Personal information
- Date of birth: 1 July 1984 (age 42)
- Place of birth: Laval, France
- Height: 1.87 m (6 ft 2 in)
- Position: Centre-back

Youth career
- 1992–1996: U.S.C. Pays de Montsurs
- 1996–2000: Stade Lavallois
- 2000–2002: Rennes

Senior career*
- Years: Team / Apps / (Gls)
- 2002–2007: Rennes / 114 / (0)
- 2007–2010: Paris Saint-Germain / 36 / (0)
- 2010–2014: Lorient / 118 / (4)
- 2012–2013: Lorient B / 4 / (0)
- 2014–2016: Reims / 21 / (1)
- 2015: Reims B / 7 / (1)
- 2016–2017: Angers / 13 / (2)
- 2017–2019: Châteauroux / 66 / (9)
- Total:  / 379 / (17)

International career
- 2003–2006: France U21 / 20 / (0)

= Grégory Bourillon =

French footballer (born 1984)

Grégory Bourillon (born 1 July 1984) is a French former professional footballer who played as a centre-back.

==Career==
Bourillon signed for Stade Rennais in 2000 from hometown club Laval. He represented France at Under-21 level. Bourillon developed into a regular starter for the Breton team and was said to have a bright future ahead of him.
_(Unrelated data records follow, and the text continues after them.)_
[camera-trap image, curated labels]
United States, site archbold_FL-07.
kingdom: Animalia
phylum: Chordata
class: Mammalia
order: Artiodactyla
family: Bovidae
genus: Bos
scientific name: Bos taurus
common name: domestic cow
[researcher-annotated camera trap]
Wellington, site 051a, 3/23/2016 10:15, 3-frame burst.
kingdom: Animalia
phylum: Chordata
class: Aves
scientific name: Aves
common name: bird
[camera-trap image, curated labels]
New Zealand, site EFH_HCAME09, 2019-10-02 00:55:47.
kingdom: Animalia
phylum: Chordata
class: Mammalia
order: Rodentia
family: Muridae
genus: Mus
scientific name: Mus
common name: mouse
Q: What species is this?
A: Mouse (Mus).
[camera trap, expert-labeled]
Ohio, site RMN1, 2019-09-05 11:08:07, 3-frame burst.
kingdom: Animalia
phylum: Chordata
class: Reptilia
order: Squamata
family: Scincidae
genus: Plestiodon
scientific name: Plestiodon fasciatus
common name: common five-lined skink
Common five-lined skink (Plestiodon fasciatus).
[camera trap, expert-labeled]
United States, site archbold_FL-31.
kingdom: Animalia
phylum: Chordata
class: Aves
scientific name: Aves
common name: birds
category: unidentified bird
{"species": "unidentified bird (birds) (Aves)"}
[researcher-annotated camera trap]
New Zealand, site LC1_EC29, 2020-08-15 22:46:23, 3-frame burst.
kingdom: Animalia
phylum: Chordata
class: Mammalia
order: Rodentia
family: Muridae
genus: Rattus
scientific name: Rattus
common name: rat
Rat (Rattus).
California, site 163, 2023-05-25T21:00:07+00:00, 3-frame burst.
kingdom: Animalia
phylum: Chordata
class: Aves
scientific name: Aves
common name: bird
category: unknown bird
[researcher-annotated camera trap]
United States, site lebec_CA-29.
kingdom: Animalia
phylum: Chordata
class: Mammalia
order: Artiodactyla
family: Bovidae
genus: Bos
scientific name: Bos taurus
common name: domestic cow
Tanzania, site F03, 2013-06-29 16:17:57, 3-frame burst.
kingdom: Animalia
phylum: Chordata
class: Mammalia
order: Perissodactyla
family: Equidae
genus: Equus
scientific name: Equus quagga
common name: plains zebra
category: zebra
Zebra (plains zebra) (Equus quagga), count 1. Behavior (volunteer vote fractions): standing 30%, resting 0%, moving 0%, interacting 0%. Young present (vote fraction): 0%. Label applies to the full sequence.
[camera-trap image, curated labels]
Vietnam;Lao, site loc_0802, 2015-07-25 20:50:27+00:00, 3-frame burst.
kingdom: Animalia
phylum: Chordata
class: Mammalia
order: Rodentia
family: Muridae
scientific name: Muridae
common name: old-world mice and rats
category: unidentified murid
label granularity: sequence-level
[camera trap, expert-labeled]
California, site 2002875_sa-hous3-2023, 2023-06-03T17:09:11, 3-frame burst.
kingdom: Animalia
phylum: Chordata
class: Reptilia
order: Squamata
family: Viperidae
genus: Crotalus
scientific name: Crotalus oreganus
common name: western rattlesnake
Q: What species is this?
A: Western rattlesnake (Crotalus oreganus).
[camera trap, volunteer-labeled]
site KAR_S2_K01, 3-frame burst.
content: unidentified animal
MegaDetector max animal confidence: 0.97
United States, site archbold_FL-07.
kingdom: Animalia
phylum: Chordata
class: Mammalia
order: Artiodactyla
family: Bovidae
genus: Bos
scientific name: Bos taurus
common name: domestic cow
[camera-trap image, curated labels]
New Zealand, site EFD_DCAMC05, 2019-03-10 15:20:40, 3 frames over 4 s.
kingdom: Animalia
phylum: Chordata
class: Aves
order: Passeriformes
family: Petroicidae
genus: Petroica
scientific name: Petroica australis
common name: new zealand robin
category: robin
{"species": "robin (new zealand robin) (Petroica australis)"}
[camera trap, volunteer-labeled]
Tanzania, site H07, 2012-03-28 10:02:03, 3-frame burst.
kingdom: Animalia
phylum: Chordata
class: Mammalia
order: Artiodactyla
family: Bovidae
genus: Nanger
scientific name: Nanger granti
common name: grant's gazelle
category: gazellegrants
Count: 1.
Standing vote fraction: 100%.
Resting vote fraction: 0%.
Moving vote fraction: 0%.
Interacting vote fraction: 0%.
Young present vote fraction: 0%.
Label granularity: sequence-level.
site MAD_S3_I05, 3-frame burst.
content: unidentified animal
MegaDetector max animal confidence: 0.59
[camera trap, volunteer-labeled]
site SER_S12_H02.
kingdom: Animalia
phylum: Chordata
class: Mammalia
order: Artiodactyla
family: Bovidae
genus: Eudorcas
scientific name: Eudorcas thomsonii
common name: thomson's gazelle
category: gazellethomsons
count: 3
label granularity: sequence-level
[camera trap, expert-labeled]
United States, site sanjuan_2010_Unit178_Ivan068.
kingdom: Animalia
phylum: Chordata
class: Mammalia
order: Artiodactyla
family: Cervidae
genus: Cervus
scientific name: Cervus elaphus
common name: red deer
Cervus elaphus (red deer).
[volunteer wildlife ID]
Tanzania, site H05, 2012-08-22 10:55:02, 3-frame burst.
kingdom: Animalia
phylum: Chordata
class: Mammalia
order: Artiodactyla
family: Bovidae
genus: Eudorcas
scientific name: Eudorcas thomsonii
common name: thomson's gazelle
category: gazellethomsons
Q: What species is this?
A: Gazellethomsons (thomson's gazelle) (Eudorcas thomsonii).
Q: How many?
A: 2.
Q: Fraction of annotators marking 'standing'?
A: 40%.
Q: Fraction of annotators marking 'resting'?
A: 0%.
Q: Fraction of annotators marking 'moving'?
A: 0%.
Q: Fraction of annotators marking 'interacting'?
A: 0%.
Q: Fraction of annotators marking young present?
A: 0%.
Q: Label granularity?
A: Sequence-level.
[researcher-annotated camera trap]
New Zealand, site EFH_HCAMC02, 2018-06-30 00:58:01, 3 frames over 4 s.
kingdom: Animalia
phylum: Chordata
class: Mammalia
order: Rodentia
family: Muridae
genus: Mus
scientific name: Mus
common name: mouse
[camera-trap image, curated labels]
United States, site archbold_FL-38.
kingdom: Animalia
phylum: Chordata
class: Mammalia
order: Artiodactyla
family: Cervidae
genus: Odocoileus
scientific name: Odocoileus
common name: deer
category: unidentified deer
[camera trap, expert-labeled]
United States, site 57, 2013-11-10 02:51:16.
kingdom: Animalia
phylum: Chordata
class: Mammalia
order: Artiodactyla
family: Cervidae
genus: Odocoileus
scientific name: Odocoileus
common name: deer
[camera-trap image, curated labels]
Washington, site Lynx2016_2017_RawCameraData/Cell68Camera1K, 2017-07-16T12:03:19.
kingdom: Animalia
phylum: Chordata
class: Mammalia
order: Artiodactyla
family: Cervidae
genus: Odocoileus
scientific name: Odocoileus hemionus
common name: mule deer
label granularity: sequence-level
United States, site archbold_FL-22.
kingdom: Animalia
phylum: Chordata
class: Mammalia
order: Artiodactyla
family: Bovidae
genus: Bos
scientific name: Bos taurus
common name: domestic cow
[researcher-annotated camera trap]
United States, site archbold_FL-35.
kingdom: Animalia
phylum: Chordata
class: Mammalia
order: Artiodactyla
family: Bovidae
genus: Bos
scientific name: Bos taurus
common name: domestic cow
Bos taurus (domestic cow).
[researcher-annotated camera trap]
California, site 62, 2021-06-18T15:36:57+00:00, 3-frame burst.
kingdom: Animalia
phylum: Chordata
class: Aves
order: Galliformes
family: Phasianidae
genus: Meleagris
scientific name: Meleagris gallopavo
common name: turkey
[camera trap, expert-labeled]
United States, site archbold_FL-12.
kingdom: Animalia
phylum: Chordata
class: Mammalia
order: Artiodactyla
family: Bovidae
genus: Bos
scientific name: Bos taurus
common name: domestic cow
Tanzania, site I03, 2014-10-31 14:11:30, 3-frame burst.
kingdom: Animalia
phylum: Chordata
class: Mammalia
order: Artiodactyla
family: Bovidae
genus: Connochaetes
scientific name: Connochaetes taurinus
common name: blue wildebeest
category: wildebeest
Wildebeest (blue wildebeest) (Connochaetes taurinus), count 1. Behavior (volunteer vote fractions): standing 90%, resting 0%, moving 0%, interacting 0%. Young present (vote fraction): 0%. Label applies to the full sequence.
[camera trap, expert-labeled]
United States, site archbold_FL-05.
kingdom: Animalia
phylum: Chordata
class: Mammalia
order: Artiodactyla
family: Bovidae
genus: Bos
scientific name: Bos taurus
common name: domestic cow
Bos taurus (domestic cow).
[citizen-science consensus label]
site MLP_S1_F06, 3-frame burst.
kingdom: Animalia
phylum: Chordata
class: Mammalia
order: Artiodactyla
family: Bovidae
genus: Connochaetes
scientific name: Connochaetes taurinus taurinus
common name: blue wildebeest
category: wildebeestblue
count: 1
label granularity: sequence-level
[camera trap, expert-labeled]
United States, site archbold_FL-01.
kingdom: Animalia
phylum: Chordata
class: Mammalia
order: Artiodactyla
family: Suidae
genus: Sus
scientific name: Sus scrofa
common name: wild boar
Paris Saint-Germain signed him to a four-year contract on 19 July 2007. On 1 February 2010, he signed for FC Lorient.

On 24 June 2014, Bourillon signed for Stade de Reims on a three-year contract.

On 27 July 2017, Bourillon signed for LB Châteauroux on a two-year contract. He was released by LB Châteauroux after the 2018–19 season.

He was in talks with clubs to continue his career but decided to retire.

After retiring as a player, Bourillon earned a university diploma in management of sports organisations in a two-year course. In January 2021 he took over as general manager of Stade Bordelais.

==Personal life==
Bourillon has an older brother, Yoann, who is also a professional footballer.